Ejercicios >>
a) Duplica sin cambios todo lo que va desde "El amor es, o" hasta "es tan conocido." en el fragmento sobre el amor y el consumo.
b) Escribe lo que sigue del fragmento sobre el amor y el consumo, empezando justo después de su última oración.

Fragmento proporcionado >>
_ _ _ _ _
El amor es, o amenaza con ser, un antídoto contra el narcisismo. El amor también pone en evidencia la falsedad de las apariencias en las que se apoya nuestra autoestima, pues esta ha de pasar las pruebas de la realidad. Lo que la versión falsificada, blanqueada y esterilizada electrónicamente ofrece es un seguro para proteger nuestra autoestima de los riesgos por los que el original artículo de Franzen es tan conocido.

El «boom electrónico», los fabulosos beneficios obtenidos por las ventas de gadgets cada vez más «fáciles de usar» (dúctiles, sumisos, siempre obedientes) presentan todos los signos de otra «tierra virgen» recientemente descubierta y explotada (y un marco para una serie infinita de nuevas tierras por descubrir). Los mercados de consumo han logrado otra conquista: otra área de preocupaciones humanas, temores, deseos y luchas (hasta ahora en manos de las iniciativas comunitarias, la industria artesanal y la cocina casera, y por tanto desaprovechadas por el mercado) ha sido convertida en productos básicos y comercializados con éxito; las actividades de esta área, al igual que muchas otras áreas de preocupación y de actividad humanas, se han transformado en comprar experiencias y redirigido hacia los centros comerciales. Pero déjenme repetirlo: contrariamente a sus engañosos argumentos, la última área que se ha abierto a la explotación en el mercado de consumo no es la del amor, sino la del narcisismo.

No obstante, mensajes idénticos aparecen en las pantallas y salen de los altavoces, un día sí y otro también, con gran profusión. A veces los mensajes son claramente explícitos, y otras veces están ocultos sutilmente; pero cada vez, ya apelen a las facultades intelectuales, a las emociones o a los deseos subconscientes, prometen, sugieren y expresan una felicidad (o sensaciones placenteras, momentos de júbilo, arrebato o éxtasis: una radón de felicidad para toda la vida entregada poco a poco, en dosis diarias o por horas y por poco dinero) que forma parte de la adquisición, de la posesión y del disfrute de los productos proporcionados en una tienda.
_ _ _ _ _
Filas proporcionadas >>
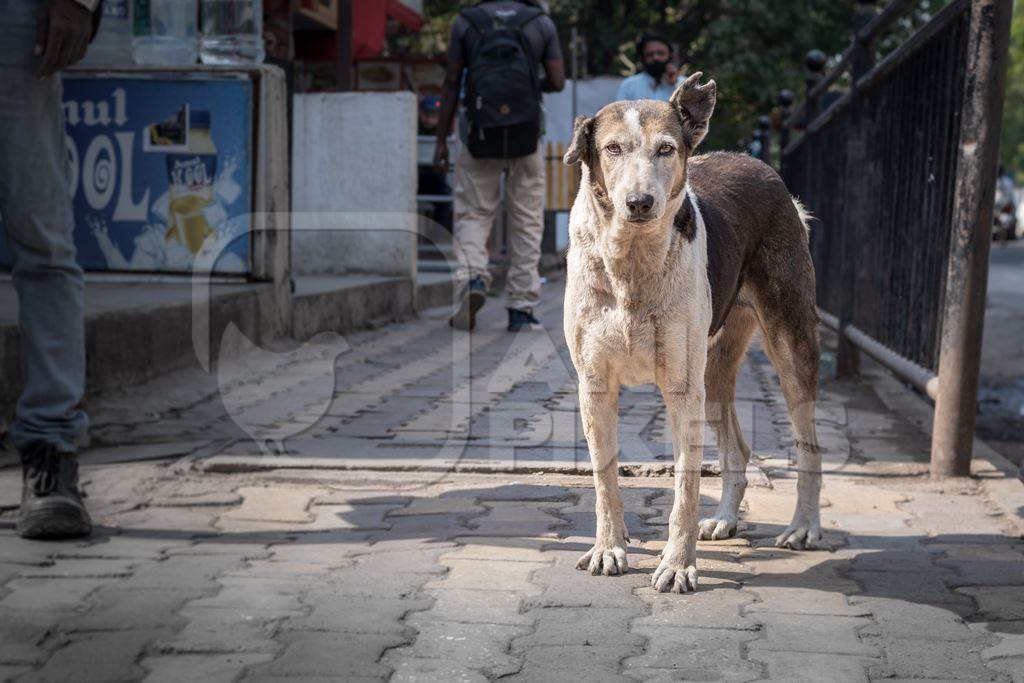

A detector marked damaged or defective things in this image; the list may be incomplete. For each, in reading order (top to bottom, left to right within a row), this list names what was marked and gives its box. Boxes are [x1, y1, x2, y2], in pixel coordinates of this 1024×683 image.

rusty metal pole [835, 0, 876, 378]
rusty metal pole [933, 0, 1011, 479]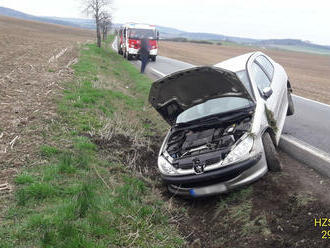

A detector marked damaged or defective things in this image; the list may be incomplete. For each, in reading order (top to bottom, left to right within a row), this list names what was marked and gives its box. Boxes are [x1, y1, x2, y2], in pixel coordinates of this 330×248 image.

damaged front bumper [164, 152, 266, 197]
crashed silver car [149, 51, 294, 197]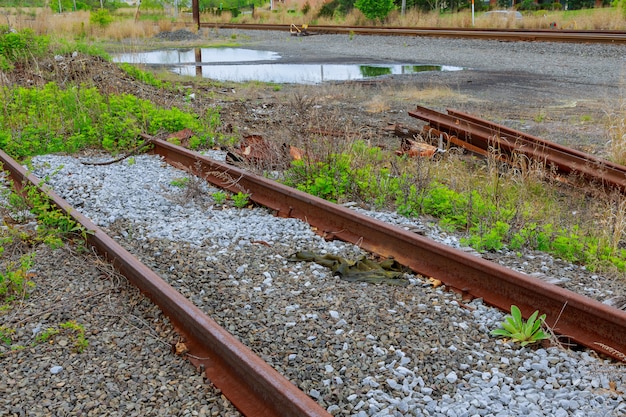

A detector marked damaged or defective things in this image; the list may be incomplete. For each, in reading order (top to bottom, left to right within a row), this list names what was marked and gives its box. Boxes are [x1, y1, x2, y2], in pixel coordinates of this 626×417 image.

rusty rail track [202, 23, 624, 44]
rusty rail track [408, 105, 624, 193]
rusty rail track [1, 133, 624, 416]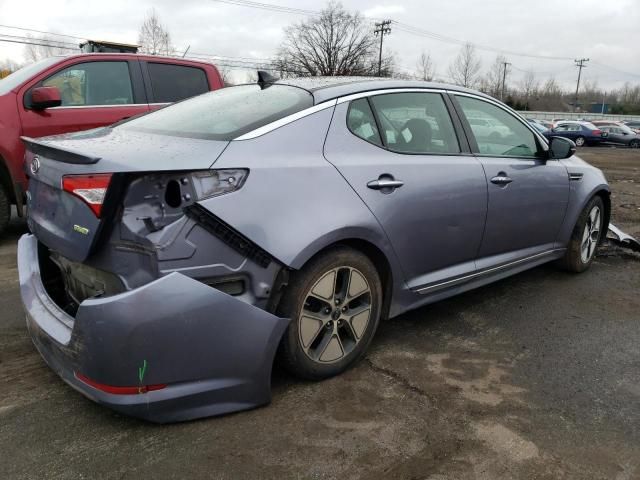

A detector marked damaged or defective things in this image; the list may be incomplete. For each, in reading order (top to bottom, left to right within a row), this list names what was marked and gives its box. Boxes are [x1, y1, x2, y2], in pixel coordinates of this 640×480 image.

broken tail light lens [62, 173, 112, 217]
broken tail light lens [190, 169, 248, 201]
damaged silver sedan [18, 74, 608, 420]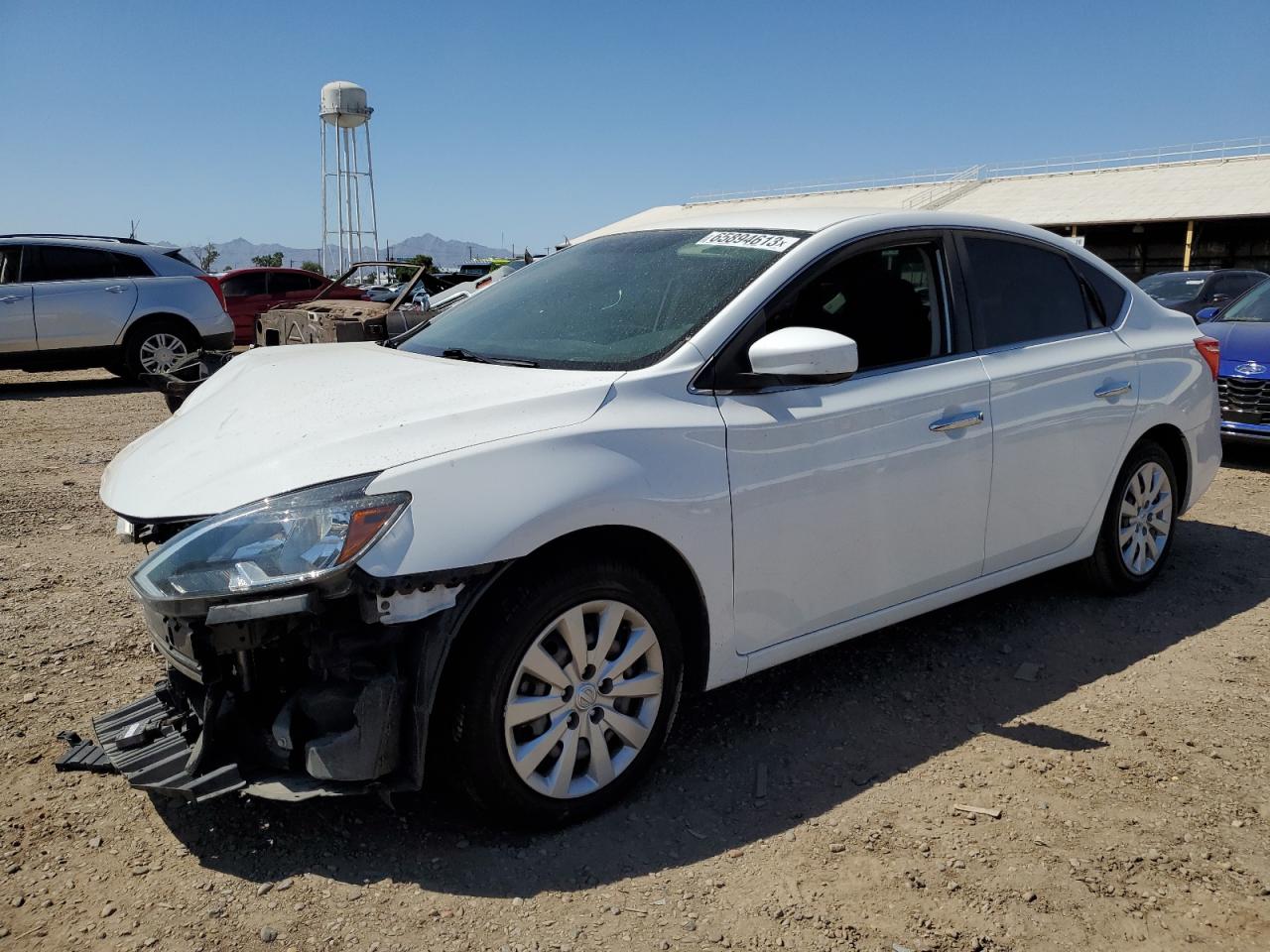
_ _ _ _ _
Respuestas por tarea >>
a)
El amor es, o amenaza con ser, un antídoto contra el narcisismo. El amor también pone en evidencia la falsedad de las apariencias en las que se apoya nuestra autoestima, pues esta ha de pasar las pruebas de la realidad. Lo que la versión falsificada, blanqueada y esterilizada electrónicamente ofrece es un seguro para proteger nuestra autoestima de los riesgos por los que el original artículo de Franzen es tan conocido.

b)
El mensaje no puede ser más claro: el camino de la felicidad pasa por ir de compras. Desde este postulado, la suma total de las compras de un país es la medida principal y más fiable de la felicidad de una sociedad, y el tamaño de lo que cada uno representa en ese conjunto de compradores es la medida principal y más fiable de la felicidad temporal. En las tiendas se pueden encontrar remedios eficaces contra cualquier preocupación o contratiempo: contra todas aquellas pequeñas y grandes molestias e incomodidades de la vida que se interponen entre nosotros y un modo de vida acogedor, confortable y permanentemente gratificante. Así que, sea cual sea el producto que promocionan, presentan y venden, las tiendas son farmacias para cada problema real o posible de nuestra vida, para los que ya hemos tenido y para los que tememos tener.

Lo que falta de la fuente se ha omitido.